COMPLETE THE FOLLOWING:
• A. Reproduce the passage of the news report on James Madison University starting at "A petition asking" and ending at "they’ve been exposed.".
• B. In the news report on James Madison University, why does Dr. Anthony Fauci advise against sending college students home? Answer in one to three sentences.

JMU sending students home is ‘the worst thing they can do,’ according to health officials


(WAVY) — As James Madison University tells students to pack it up, the nation’s leading COVID-19 authority, National Institute of Allergy and Infectious Diseases Director Dr. Anthony Fauci addressed college shutdowns Wednesday morning on NBC’s Today show.

“[Sending them home is] the worst thing you could do. Keep them at the university in a place that’s sequestered enough from the other students, but don’t have them go home because they could be spreading it in their home state,” he said.

Chesapeake Health Department Epidemiologist Lisa Engle echoed that sentiment.

“It is the worst thing you can do and that’s what I’ve been saying, too,” she said. “That’s the wrong move. It’s the wrong move. You’re just going to spread it and this is just going to continue.”

A petition asking JMU President Jonathan Alger to allow students to stay on campus already had more than 5,000 signatures Wednesday morning. Many students and parents who signed it cited concerns about bringing the virus back home.

Engle’s advice for JMU would be to set up a dorm for the sick, and require others to quarantine if they’ve been exposed.

RECORDED DATA:
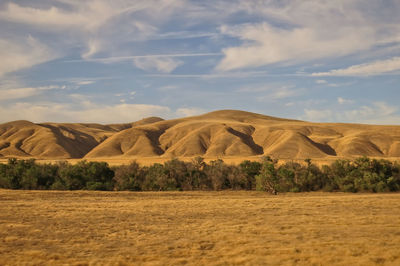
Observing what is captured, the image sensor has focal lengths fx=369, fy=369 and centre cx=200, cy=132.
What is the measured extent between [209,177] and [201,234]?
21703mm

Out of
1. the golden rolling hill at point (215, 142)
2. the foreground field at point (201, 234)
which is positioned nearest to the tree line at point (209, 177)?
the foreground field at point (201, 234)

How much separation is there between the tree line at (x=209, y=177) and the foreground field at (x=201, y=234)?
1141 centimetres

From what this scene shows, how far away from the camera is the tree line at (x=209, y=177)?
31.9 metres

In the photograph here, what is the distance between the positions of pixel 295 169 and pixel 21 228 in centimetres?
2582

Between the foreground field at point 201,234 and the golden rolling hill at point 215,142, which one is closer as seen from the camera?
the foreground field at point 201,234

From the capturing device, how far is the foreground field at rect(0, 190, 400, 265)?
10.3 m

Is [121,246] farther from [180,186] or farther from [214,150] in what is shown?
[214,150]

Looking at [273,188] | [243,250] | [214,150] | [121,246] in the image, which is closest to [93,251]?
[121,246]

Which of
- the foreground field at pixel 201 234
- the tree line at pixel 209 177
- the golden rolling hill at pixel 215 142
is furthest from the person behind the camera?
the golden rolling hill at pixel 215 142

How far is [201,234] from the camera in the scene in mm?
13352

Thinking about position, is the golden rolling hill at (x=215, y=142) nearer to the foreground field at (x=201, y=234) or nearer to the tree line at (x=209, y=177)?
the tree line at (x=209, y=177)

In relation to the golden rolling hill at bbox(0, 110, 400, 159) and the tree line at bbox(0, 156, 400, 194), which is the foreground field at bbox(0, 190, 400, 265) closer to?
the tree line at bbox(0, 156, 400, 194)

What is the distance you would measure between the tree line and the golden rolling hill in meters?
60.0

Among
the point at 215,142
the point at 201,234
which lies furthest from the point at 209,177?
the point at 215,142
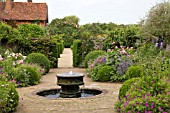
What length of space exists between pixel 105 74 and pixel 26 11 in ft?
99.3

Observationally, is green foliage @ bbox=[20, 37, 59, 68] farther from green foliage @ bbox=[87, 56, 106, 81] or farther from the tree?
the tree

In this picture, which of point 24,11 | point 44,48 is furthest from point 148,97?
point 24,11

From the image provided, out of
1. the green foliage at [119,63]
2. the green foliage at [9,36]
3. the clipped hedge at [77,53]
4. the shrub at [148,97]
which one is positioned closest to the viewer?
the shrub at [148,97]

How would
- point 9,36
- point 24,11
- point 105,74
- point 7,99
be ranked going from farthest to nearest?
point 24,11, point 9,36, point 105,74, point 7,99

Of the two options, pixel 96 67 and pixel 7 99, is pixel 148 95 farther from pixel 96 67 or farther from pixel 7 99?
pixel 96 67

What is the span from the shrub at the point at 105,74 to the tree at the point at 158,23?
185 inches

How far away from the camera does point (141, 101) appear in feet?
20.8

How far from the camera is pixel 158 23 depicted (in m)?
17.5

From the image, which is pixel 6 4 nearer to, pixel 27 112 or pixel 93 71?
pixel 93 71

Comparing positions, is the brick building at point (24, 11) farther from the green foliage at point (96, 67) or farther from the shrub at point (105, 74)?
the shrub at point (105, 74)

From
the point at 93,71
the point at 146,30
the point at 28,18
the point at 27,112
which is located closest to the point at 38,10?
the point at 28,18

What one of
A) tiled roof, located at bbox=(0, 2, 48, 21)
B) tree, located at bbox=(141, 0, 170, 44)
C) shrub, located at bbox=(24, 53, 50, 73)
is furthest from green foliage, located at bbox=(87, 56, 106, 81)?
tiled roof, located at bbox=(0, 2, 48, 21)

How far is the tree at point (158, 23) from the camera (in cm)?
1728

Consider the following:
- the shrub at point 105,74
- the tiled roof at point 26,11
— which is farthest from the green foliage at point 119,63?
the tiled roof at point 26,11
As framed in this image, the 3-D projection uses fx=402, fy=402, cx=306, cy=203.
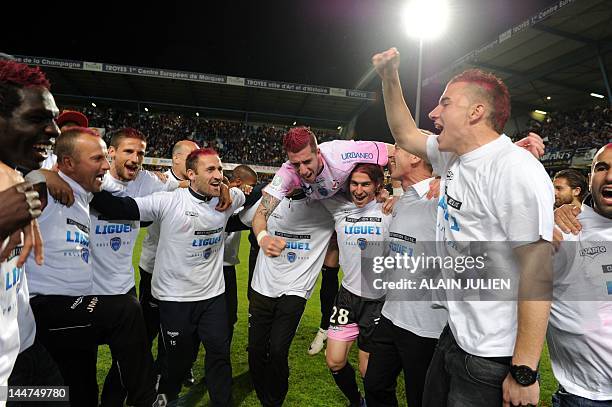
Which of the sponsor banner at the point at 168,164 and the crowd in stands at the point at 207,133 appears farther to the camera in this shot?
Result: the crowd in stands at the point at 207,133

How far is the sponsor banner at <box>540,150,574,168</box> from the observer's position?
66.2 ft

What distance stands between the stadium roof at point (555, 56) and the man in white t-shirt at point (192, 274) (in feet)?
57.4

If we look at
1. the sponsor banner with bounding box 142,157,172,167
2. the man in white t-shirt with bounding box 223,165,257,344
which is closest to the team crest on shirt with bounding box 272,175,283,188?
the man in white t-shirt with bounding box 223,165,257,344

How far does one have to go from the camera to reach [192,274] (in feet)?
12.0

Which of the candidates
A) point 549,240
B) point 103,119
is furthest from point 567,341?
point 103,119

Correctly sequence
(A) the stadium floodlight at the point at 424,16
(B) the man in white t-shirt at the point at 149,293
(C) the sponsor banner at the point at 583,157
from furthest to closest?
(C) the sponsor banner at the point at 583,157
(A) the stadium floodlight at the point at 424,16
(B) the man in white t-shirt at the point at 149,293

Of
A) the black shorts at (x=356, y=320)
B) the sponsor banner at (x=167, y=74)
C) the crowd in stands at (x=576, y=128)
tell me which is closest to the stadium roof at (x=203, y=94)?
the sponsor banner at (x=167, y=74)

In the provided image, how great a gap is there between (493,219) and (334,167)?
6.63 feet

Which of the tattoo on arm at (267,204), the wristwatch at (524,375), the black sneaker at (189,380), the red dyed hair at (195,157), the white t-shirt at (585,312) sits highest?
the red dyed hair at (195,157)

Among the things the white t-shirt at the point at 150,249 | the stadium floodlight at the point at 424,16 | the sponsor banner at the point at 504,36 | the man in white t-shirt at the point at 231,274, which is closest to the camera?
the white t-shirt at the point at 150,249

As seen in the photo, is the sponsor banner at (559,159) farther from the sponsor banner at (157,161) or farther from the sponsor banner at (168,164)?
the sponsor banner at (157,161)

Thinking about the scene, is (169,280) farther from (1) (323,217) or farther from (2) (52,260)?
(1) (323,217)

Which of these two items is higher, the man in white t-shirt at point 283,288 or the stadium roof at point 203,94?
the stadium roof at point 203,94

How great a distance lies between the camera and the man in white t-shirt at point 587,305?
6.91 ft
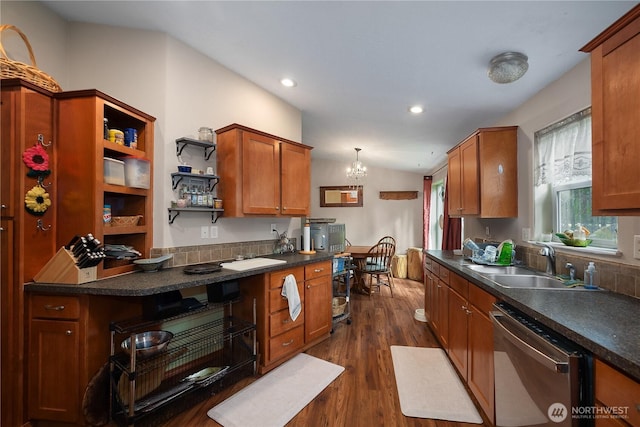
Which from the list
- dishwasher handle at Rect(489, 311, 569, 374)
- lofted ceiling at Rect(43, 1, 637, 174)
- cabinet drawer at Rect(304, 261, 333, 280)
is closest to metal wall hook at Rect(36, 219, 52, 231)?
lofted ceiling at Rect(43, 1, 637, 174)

PER-TASK ANSWERS:
• A.
A petition asking JMU President Jonathan Alger to allow students to stay on campus already had more than 5,000 signatures Wednesday morning. Many students and parents who signed it cited concerns about bringing the virus back home.

Engle’s advice for JMU would be to set up a dorm for the sick, and require others to quarantine if they’ve been exposed.

• B. Dr. Fauci advises against it because students sent home could spread the virus in their home states. He recommends instead keeping them at the university in a place sufficiently separated from other students.